_PROBLEM TO SOLVE_.
Return the stretch of the listing below from the line containing "From the photo before" through the line containing "169 centimetres", copying each line without any change.

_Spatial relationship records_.
------------------------------------

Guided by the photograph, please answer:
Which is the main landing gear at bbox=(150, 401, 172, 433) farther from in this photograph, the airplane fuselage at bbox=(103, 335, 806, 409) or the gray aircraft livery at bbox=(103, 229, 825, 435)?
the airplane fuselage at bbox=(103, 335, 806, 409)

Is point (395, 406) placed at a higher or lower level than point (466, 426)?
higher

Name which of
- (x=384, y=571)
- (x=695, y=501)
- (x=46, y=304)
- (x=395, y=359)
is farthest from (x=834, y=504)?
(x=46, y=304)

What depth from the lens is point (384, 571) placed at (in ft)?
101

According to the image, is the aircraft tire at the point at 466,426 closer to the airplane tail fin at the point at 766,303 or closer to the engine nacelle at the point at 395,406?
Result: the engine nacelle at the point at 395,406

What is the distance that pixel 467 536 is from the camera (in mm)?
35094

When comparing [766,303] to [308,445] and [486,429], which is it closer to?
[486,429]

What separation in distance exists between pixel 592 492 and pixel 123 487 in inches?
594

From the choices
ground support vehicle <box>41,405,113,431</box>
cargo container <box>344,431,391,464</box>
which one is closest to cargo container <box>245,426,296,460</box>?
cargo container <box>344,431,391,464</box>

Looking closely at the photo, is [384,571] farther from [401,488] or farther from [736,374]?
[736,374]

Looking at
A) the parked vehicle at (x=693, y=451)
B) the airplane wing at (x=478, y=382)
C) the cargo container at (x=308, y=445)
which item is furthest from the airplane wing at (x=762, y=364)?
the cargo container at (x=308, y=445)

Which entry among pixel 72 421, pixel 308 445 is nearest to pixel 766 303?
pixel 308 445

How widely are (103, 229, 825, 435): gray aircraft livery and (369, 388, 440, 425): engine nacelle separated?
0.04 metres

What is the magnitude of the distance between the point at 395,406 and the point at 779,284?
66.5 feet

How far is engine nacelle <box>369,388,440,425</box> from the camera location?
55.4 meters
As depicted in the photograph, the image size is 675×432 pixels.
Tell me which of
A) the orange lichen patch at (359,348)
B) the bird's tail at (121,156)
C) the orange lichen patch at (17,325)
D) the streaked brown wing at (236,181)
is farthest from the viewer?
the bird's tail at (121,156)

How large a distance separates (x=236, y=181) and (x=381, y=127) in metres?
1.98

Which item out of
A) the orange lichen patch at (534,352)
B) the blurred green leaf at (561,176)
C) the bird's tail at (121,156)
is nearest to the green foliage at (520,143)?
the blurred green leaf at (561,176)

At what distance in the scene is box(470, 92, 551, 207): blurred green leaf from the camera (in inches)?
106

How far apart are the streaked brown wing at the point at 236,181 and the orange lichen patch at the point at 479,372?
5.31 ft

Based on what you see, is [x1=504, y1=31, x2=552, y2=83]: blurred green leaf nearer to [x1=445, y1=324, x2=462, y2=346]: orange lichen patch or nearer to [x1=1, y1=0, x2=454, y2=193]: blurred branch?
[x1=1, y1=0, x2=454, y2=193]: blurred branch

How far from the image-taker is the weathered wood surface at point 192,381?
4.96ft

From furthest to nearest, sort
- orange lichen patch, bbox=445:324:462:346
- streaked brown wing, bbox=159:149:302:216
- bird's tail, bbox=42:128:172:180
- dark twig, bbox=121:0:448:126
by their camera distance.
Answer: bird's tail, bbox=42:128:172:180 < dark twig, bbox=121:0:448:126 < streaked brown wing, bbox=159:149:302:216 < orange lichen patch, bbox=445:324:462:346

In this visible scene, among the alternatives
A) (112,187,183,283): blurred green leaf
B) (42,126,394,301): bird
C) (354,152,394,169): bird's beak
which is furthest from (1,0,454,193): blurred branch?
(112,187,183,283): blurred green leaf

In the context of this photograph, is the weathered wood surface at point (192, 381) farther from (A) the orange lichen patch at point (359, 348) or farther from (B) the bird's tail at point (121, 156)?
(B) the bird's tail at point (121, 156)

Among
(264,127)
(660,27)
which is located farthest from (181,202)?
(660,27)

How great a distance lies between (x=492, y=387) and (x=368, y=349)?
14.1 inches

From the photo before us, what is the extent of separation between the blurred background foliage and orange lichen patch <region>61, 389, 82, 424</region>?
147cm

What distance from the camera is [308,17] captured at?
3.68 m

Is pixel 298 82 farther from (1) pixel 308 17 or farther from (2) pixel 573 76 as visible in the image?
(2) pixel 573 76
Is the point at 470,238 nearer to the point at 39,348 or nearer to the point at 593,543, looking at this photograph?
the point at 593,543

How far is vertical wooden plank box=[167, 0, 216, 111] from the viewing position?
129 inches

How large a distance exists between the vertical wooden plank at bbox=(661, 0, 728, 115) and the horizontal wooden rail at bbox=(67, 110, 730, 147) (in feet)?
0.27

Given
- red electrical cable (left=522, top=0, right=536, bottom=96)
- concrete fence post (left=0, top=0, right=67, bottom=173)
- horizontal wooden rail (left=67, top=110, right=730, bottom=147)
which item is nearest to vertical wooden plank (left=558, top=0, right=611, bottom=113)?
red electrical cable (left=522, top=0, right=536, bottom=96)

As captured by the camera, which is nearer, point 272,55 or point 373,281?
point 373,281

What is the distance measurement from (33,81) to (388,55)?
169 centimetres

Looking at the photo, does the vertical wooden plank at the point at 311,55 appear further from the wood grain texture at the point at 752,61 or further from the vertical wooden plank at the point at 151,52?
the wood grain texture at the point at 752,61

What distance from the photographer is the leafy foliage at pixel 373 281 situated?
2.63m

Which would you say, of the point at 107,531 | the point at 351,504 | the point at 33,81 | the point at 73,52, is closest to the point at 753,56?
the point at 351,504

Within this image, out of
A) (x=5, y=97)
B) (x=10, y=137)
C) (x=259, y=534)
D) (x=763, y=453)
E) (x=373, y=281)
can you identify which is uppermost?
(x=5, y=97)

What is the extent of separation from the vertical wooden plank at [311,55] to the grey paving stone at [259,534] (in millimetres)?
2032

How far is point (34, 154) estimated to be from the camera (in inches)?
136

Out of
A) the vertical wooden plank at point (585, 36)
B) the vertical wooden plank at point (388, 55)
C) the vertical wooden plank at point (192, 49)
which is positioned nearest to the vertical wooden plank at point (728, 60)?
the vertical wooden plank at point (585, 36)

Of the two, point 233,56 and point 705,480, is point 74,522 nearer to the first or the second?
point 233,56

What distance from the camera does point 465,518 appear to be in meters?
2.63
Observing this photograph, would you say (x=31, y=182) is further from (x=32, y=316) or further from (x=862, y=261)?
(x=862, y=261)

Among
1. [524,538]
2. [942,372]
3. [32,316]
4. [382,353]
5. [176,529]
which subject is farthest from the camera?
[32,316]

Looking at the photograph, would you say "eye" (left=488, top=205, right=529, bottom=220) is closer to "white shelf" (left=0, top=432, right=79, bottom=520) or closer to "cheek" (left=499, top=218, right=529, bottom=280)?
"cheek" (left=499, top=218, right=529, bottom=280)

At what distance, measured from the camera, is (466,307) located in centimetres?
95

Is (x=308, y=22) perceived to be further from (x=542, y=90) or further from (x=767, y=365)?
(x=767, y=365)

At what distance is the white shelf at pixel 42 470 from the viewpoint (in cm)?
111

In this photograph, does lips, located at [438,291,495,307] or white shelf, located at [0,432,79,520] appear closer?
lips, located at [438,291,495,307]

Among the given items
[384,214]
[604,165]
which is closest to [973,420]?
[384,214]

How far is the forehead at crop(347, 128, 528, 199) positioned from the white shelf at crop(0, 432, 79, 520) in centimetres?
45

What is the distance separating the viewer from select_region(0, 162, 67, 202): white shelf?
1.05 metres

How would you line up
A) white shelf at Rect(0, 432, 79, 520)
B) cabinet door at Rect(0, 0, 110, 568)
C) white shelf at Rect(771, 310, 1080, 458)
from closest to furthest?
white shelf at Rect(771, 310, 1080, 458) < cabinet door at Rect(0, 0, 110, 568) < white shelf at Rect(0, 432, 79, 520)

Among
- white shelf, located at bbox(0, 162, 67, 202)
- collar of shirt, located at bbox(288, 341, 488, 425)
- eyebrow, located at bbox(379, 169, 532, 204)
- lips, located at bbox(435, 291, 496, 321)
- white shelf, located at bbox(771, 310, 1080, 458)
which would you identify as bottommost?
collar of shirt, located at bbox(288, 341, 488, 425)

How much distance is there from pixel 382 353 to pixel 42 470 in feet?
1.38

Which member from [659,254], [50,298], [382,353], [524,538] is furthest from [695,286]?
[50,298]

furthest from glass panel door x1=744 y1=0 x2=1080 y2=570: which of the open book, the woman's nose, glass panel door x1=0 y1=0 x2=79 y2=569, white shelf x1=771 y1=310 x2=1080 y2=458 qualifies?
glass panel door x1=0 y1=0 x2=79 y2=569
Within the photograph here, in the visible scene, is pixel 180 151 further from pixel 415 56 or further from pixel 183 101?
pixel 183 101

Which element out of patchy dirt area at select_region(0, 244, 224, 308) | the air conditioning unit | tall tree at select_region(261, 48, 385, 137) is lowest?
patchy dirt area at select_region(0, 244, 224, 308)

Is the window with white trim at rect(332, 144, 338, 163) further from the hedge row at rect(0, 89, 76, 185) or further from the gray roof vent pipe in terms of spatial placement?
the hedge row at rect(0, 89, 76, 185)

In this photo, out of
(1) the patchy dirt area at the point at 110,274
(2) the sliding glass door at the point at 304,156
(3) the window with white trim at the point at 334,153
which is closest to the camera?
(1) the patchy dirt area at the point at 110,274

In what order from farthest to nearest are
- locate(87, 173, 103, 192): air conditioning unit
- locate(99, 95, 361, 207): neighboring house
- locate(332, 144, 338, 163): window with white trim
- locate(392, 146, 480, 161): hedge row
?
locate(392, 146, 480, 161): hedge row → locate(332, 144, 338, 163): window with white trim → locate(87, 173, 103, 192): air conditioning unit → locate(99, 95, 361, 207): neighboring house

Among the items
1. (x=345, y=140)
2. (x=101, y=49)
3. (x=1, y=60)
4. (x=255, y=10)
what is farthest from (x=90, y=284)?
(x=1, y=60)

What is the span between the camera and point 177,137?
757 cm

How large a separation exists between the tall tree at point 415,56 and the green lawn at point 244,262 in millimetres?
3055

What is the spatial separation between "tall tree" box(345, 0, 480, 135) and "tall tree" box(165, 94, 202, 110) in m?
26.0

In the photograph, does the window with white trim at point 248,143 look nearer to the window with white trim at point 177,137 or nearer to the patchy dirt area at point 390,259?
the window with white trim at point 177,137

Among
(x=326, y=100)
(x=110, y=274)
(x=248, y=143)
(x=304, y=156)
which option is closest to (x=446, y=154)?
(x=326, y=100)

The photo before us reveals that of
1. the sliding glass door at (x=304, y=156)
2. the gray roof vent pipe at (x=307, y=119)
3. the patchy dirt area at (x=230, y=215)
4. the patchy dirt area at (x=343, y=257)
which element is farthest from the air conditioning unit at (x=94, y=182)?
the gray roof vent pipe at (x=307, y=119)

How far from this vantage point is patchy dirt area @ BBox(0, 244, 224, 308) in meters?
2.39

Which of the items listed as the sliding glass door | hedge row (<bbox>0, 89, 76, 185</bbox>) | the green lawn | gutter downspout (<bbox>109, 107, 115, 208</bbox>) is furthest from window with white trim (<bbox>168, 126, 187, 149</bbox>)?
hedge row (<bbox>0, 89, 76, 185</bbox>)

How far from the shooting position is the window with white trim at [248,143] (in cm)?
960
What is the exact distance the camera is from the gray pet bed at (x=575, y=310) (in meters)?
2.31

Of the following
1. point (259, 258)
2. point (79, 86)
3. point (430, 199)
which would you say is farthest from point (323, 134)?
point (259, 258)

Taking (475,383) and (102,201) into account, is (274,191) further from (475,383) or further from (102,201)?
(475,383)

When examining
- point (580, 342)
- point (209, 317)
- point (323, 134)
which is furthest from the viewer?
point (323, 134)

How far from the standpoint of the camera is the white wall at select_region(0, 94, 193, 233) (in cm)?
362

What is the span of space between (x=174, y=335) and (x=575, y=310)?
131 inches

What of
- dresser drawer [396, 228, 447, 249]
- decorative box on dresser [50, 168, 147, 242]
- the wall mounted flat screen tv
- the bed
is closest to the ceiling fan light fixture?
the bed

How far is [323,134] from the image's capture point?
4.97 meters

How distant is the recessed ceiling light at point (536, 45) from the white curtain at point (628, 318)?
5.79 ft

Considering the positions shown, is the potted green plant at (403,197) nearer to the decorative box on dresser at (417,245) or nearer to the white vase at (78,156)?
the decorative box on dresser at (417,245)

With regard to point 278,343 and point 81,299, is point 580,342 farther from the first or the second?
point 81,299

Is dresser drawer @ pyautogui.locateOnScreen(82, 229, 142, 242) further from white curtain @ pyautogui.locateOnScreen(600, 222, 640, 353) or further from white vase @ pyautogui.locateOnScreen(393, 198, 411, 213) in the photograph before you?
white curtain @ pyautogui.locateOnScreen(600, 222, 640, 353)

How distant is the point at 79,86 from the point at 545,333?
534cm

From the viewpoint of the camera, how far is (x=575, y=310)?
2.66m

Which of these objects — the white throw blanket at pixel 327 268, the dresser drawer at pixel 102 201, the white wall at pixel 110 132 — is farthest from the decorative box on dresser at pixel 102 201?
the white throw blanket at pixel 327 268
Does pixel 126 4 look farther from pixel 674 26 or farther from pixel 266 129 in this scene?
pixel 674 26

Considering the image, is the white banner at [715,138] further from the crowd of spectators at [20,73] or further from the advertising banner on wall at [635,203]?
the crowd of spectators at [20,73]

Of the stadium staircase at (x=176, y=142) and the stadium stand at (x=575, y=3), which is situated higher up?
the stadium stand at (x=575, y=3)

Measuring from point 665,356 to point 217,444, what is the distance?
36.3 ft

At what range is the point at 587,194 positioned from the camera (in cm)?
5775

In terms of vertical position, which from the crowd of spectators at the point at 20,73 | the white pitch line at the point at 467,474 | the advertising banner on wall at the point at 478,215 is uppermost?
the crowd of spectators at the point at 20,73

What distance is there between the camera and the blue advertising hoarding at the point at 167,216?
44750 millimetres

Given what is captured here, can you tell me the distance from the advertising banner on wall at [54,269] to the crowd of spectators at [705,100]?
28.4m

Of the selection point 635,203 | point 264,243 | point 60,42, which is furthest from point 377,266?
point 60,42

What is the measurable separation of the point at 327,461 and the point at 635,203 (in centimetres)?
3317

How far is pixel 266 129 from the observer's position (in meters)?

------------------------------------

_REPLY_.
From the photo before us, what is the extent of separation between the blurred background foliage and orange lichen patch <region>61, 389, 82, 424</region>?
147cm

What distance from the camera is [308,17] captured at?
3.68 m

Is pixel 298 82 farther from (1) pixel 308 17 or farther from (2) pixel 573 76 as visible in the image?
(2) pixel 573 76
Is the point at 470,238 nearer to the point at 39,348 or nearer to the point at 593,543, looking at this photograph?
the point at 593,543

How far is vertical wooden plank box=[167, 0, 216, 111] from the viewing position?
129 inches

How large a distance exists between the vertical wooden plank at bbox=(661, 0, 728, 115) and the horizontal wooden rail at bbox=(67, 110, 730, 147) (in feet)?
0.27

Given
- red electrical cable (left=522, top=0, right=536, bottom=96)
- concrete fence post (left=0, top=0, right=67, bottom=173)
- horizontal wooden rail (left=67, top=110, right=730, bottom=147)
which item is nearest to vertical wooden plank (left=558, top=0, right=611, bottom=113)?
red electrical cable (left=522, top=0, right=536, bottom=96)

As captured by the camera, which is nearer, point 272,55 or point 373,281?
point 373,281

What is the distance measurement from (33,81) to (388,55)?
169 centimetres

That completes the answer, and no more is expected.